Copy the data precisely, keeping every character.

(Records contained in a dataset)
□ □ □ □ □

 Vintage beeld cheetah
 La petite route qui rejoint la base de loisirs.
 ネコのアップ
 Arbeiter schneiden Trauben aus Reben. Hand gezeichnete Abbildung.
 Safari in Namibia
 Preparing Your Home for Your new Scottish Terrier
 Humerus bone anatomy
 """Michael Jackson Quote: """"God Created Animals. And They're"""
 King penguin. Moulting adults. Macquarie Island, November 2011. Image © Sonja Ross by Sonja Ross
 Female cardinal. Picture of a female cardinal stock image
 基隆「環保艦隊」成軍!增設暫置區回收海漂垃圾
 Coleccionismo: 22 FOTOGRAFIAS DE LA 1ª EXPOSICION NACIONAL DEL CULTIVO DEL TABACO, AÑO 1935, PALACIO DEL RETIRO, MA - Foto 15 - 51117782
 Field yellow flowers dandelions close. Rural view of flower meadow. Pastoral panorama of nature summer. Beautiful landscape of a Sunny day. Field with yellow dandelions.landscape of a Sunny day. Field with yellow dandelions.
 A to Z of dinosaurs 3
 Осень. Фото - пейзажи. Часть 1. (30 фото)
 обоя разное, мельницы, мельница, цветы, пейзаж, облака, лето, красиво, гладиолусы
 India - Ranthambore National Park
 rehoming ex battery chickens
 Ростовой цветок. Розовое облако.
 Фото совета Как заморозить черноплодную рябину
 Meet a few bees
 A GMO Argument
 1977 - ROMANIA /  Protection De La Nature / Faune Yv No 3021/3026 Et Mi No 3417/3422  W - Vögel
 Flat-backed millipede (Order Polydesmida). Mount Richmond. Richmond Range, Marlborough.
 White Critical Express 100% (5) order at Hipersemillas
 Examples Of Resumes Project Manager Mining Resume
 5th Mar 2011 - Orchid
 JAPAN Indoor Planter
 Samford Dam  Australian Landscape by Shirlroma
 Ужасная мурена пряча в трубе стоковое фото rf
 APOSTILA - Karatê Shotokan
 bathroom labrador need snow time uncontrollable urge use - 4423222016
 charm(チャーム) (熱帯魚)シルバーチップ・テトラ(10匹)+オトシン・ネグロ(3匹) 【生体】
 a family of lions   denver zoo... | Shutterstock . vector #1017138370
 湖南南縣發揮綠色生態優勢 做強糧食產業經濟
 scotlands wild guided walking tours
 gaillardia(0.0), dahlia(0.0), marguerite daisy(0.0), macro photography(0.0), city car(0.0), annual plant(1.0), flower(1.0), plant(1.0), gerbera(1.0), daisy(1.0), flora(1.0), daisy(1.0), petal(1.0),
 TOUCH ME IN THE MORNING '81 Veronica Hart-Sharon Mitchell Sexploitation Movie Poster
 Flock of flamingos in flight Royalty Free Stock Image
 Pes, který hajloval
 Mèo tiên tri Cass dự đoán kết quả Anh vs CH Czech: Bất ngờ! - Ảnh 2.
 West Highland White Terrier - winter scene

□ □ □ □ □

_Result for this task_
 Vintage beeld cheetah
 La petite route qui rejoint la base de loisirs.
 ネコのアップ
 Arbeiter schneiden Trauben aus Reben. Hand gezeichnete Abbildung.
 Safari in Namibia
 Preparing Your Home for Your new Scottish Terrier
 Humerus bone anatomy
 """Michael Jackson Quote: """"God Created Animals. And They're"""
 King penguin. Moulting adults. Macquarie Island, November 2011. Image © Sonja Ross by Sonja Ross
 Female cardinal. Picture of a female cardinal stock image
 基隆「環保艦隊」成軍!增設暫置區回收海漂垃圾
 Coleccionismo: 22 FOTOGRAFIAS DE LA 1ª EXPOSICION NACIONAL DEL CULTIVO DEL TABACO, AÑO 1935, PALACIO DEL RETIRO, MA - Foto 15 - 51117782
 Field yellow flowers dandelions close. Rural view of flower meadow. Pastoral panorama of nature summer. Beautiful landscape of a Sunny day. Field with yellow dandelions.landscape of a Sunny day. Field with yellow dandelions.
 A to Z of dinosaurs 3
 Осень. Фото - пейзажи. Часть 1. (30 фото)
 обоя разное, мельницы, мельница, цветы, пейзаж, облака, лето, красиво, гладиолусы
 India - Ranthambore National Park
 rehoming ex battery chickens
 Ростовой цветок. Розовое облако.
 Фото совета Как заморозить черноплодную рябину
 Meet a few bees
 A GMO Argument
 1977 - ROMANIA /  Protection De La Nature / Faune Yv No 3021/3026 Et Mi No 3417/3422  W - Vögel
 Flat-backed millipede (Order Polydesmida). Mount Richmond. Richmond Range, Marlborough.
 White Critical Express 100% (5) order at Hipersemillas
 Examples Of Resumes Project Manager Mining Resume
 5th Mar 2011 - Orchid
 JAPAN Indoor Planter
 Samford Dam  Australian Landscape by Shirlroma
 Ужасная мурена пряча в трубе стоковое фото rf
 APOSTILA - Karatê Shotokan
 bathroom labrador need snow time uncontrollable urge use - 4423222016
 charm(チャーム) (熱帯魚)シルバーチップ・テトラ(10匹)+オトシン・ネグロ(3匹) 【生体】
 a family of lions   denver zoo... | Shutterstock . vector #1017138370
 湖南南縣發揮綠色生態優勢 做強糧食產業經濟
 scotlands wild guided walking tours
 gaillardia(0.0), dahlia(0.0), marguerite daisy(0.0), macro photography(0.0), city car(0.0), annual plant(1.0), flower(1.0), plant(1.0), gerbera(1.0), daisy(1.0), flora(1.0), daisy(1.0), petal(1.0),
 TOUCH ME IN THE MORNING '81 Veronica Hart-Sharon Mitchell Sexploitation Movie Poster
 Flock of flamingos in flight Royalty Free Stock Image
 Pes, který hajloval
 Mèo tiên tri Cass dự đoán kết quả Anh vs CH Czech: Bất ngờ! - Ảnh 2.
 West Highland White Terrier - winter scene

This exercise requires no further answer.